Man of steel leads Buc defense to victory
Rick Stroud, The St.Petersburg Times, published 1 December 2008

Jermaine Phillips is a walking hardware store. He has broken his right forearm twice and still has a metal plate holding one of the bones together. There also is a screw left over from a plate (since removed) from a broken right thumb. Another plate was surgically attached to the left forearm he fractured on Oct. 26 at Dallas. "So I have two plates one on each side," Phillips explained.

According to the 29-year-old safety, they present no problem getting through airport metal detectors. "Not yet. I guess the terrorist alert is not high enough yet to set it off," Phillips said. On Sunday, the Bucs' man of steel became the man of steal. Playing his first game in more than a month, Phillips provided a clutch, fourth-quarter interception of New Orleans' Drew Brees to set up Matt Bryant's winning 37-yard field goal with 1:55 remaining in the Bucs' 23-20 victory.

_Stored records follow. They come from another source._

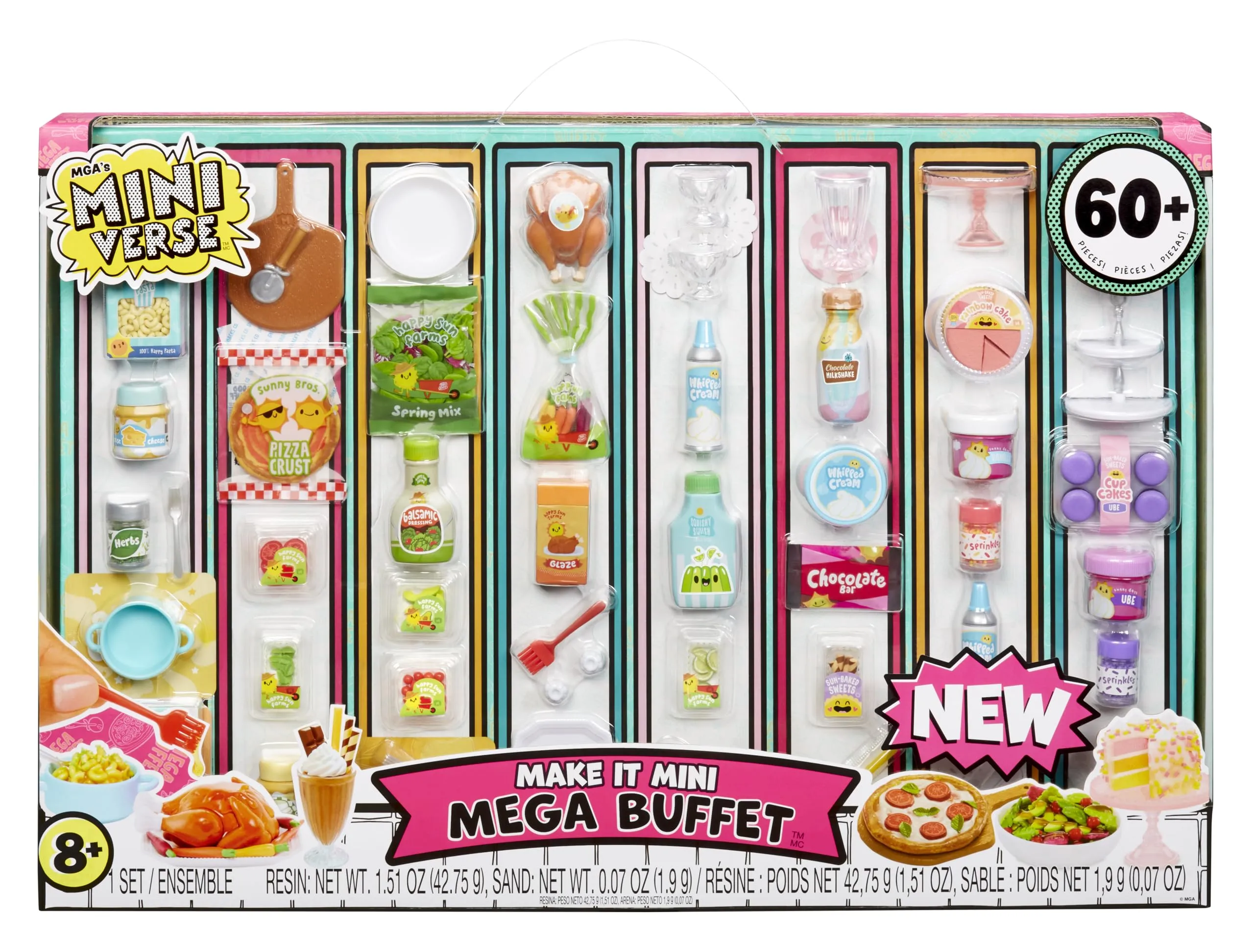 Miniverse Make It Mini Mega Buffet di MGA - Miniature da Collezione, Giochi in Resina, Repliche di Cibo, Per Collezionisti e Bambini. Età 8+. NON COMMESTIBILE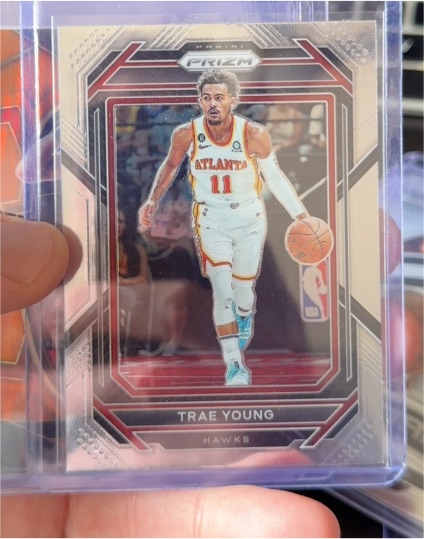 2022-23 Panini Prizm #164 Trae Young — front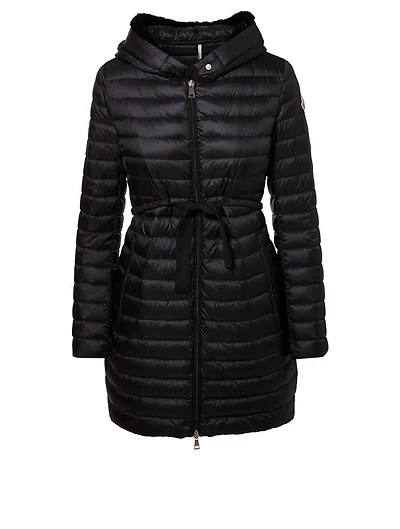 Barbel Down Puffer Coat With Fur Hood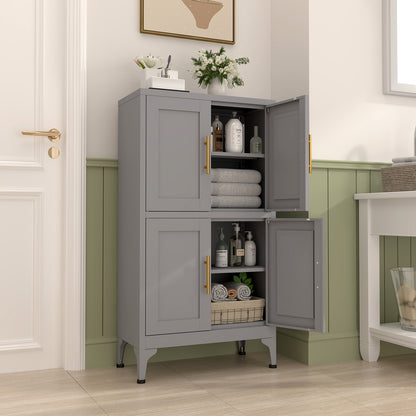 Metal Kitchen Pantry Storage Cabinet 6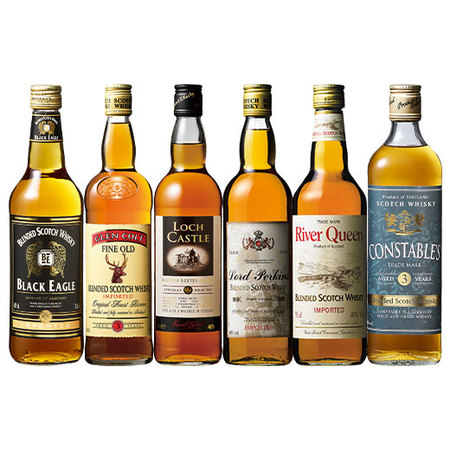 本場のウイスキー6種6本セット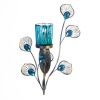 Peacock Feather Design Wall Sconce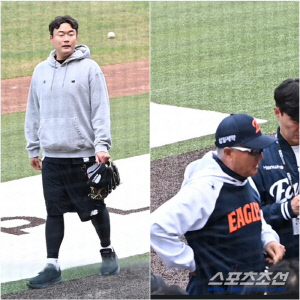 KT 유니폼 입고 대전 온 한승혁, 스승에게 바로 다가가지 못한 이유는?[대전 현장]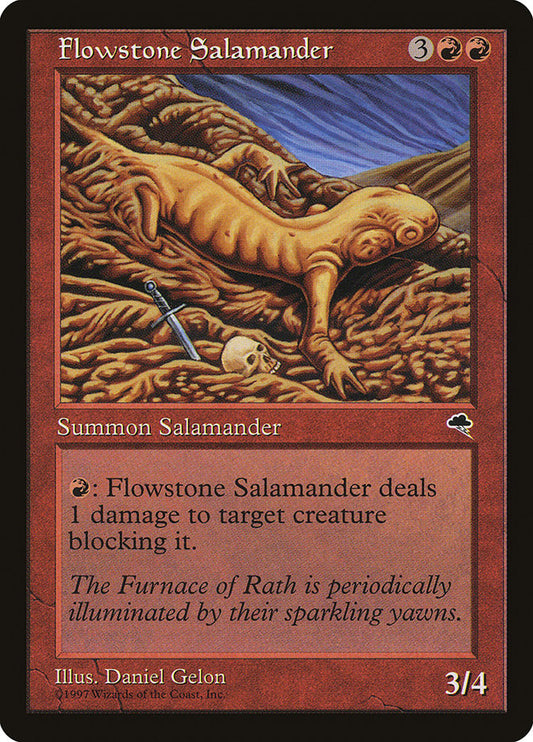 MTG Card Title: Flowstone Salamander TMP/175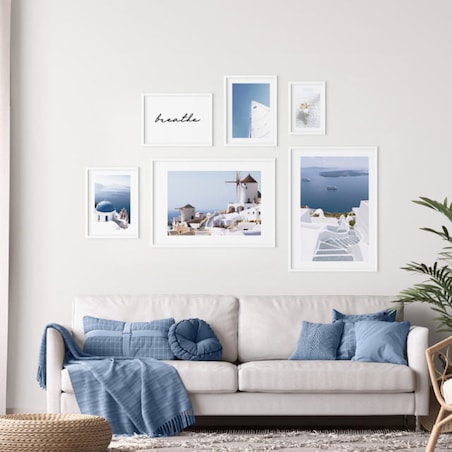 Poster Story, Plakat, Obraz - Miasteczko Oia w Santorini, wymiary 70 x 100 cm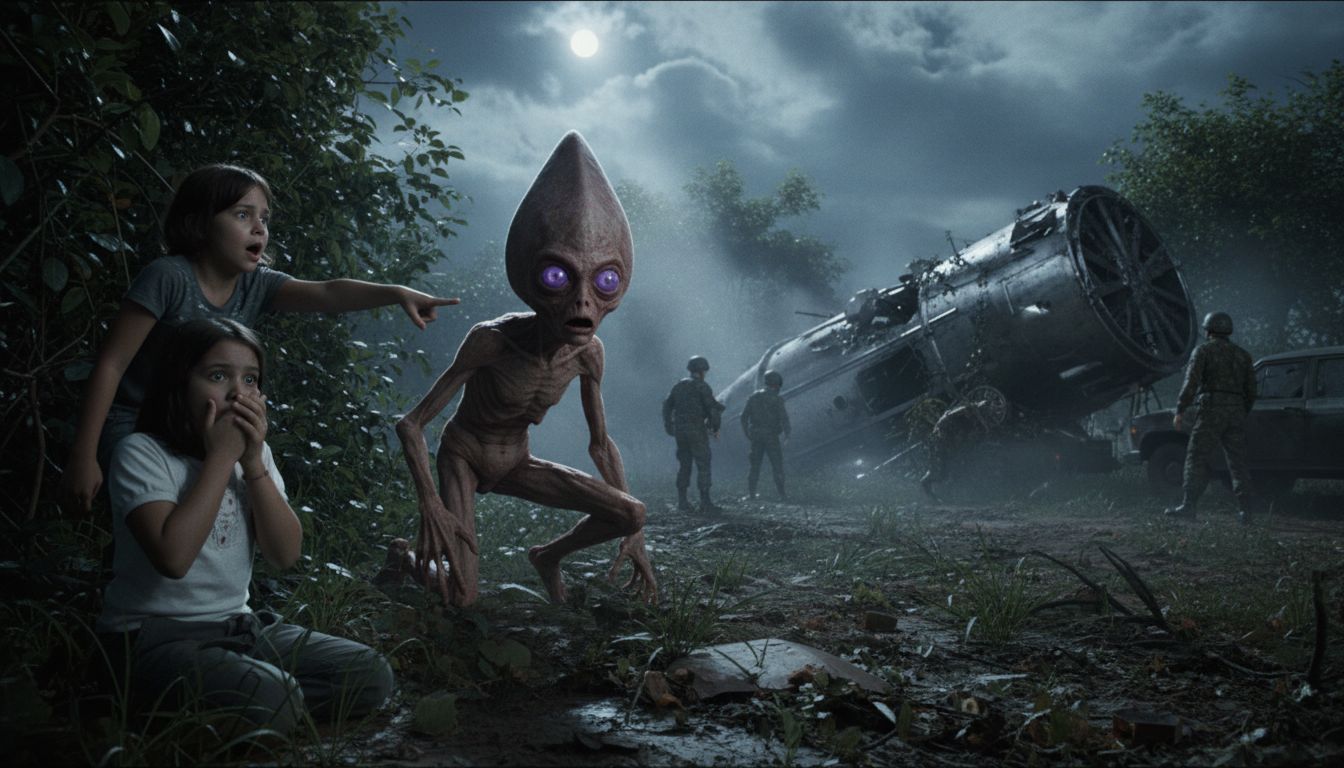 'The E.T. of Varginha': 30-year mystery of 'alien' spotted by three girls, a military 'cover-up' and a doctor only now coming forward to describe 'creature brought into his hospital'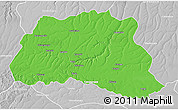 Political 3D Map of Dala, lighten, desaturated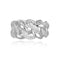 Anello fascia intrecciata Mabina 523170 Argento 925 Zirconi | Gioiellitosti.it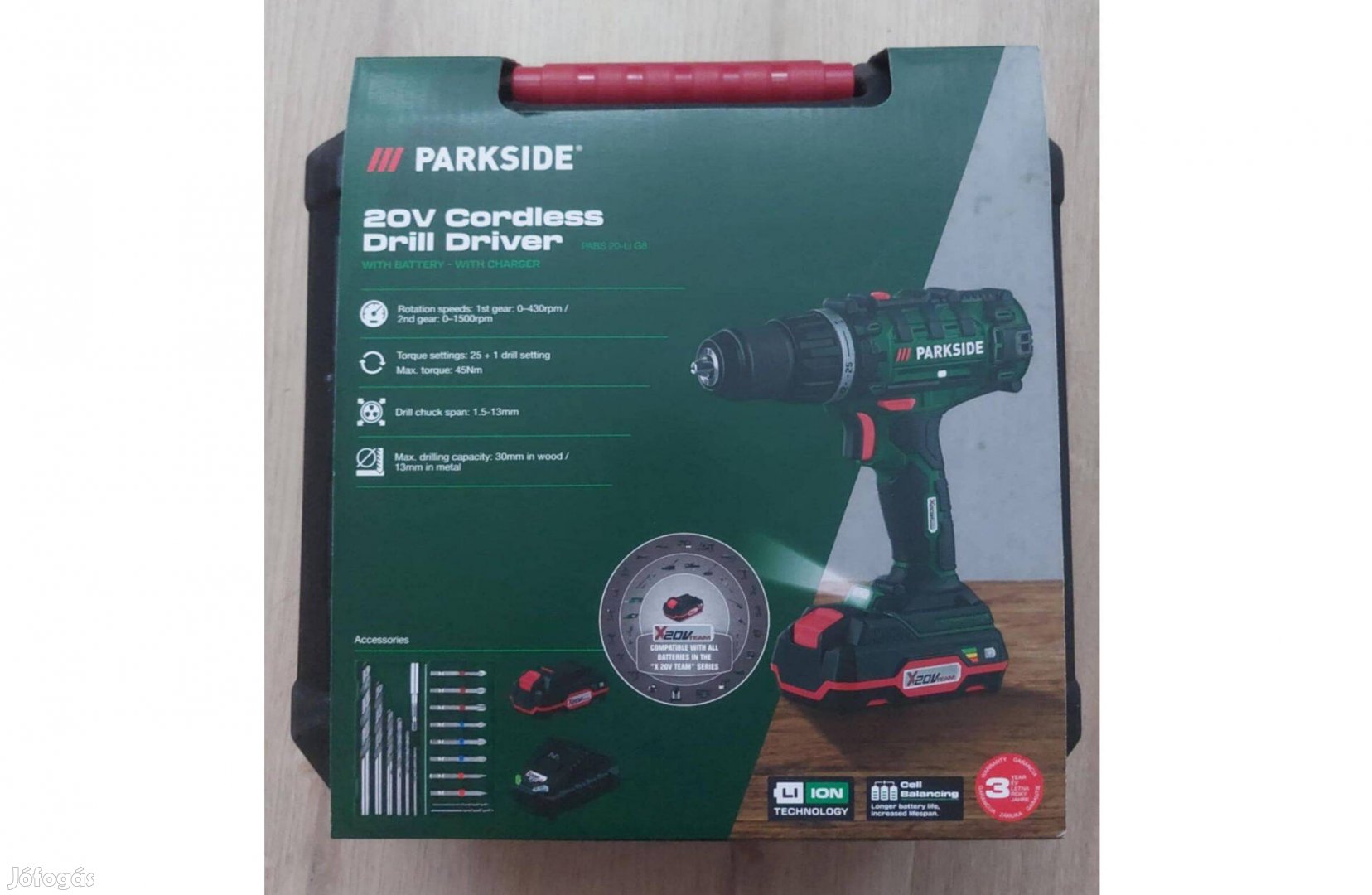Új Parkside akkus csavarozó 20V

Brees, who hung 51 points on the Packers on Monday and is on pace to break Dan Marino's season yardage record, passed for 296 yards and two touchdowns. But the Bucs intercepted him three times, including once on a pass deflected in the end zone by cornerback Ronde Barber and caught by linebacker Cato June. Cornerback Phillip Buchanon sealed the deal when he stole a pass intended for Lance Moore with 1:36 remaining.

The victory improved the Bucs to 9-3 and kept them tied atop the NFC South with the Panthers heading into their Monday night showdown in Charlotte, N.C. No interception was bigger than Phillips'. He was having, arguably, the best season of his seven-year career when he broke his left forearm.

"I like to say I'm a human sacrifice," Phillips said. "I throw my body in there at will for the team. I love to do it. That's my role, and that's what I'm going to do. It's either I'm playing real physical and I'm going to break some bones, which happens, or I've got some really weak bones and I need to drink more milk."

Because of the bye, he missed only three games but attended meetings and tutored his eventual replacement, Sabby Piscitelli. "He said to Sabby, 'If you want to watch film, I'll watch film with you. Just let me know,' " linebacker Barrett Ruud said. "He was out there working out when we were practicing. He's always like that."

Phillips said he sent a text message to Piscitelli before the Chiefs game on Nov. 2, his first start, that read, "Hey, man, this is your opportunity. It doesn't matter how it got there, just go show the world what Sabby is about."

Phillips can become a free agent at the end of the season and knows Piscitelli, a second-round pick in 2007, is here to take his job. But he said he doesn't worry about it. "Enjoy the people you're around while you're here, and if you can help somebody out, help them out," Phillips said. "That's what (John) Lynch and Dexter (Jackson) did for me, and I just want to continue to do that for them. When it comes down to it, this game is bigger than me. This safety position in Tampa, I want it to carry on."

Wearing a pad on his left forearm, the bones and metal plate held up fine Sunday. His mettle was tested, too. "I don't know how many bones I've broken," Phillips said. "But I always say I've won more battles than I've lost."

The Bucs defense also got a little help from the weather. Rainy, windy conditions made it tough for Brees and the Saints to stay hot throwing the football. In fact, the Bucs had another interception in the end zone by Tanard Jackson erased when Barber was penalized for illegal contact on tight end Jeremy Shockey. Three plays later, the Saints cut the Bucs' lead to 20-17.

"I thought it was a bad call," Barber said. "It was away from the play. It had no bearing on the outcome of the play. I feel bad for T-Jack. Because of that call, it took away an interception, and it was a scoring drive."

Barber, who returned one of his two interceptions at Detroit last week for a touchdown, was all over the field again Sunday. He finished with seven tackles, a tackle for a loss and three pass breakups. "For whatever reason, I find my stride at the end of the season," Barber said.

By far, Barber's best play was the pass he tipped to June in the end zone. His assignment was to cover the outside receiver, but experience told him Brees would try to hit Shockey on the seam route over June. "It was the same touchdown that Jerramy Stevens caught after my first interception last week in Detroit," Barber said. "Knowledge is power."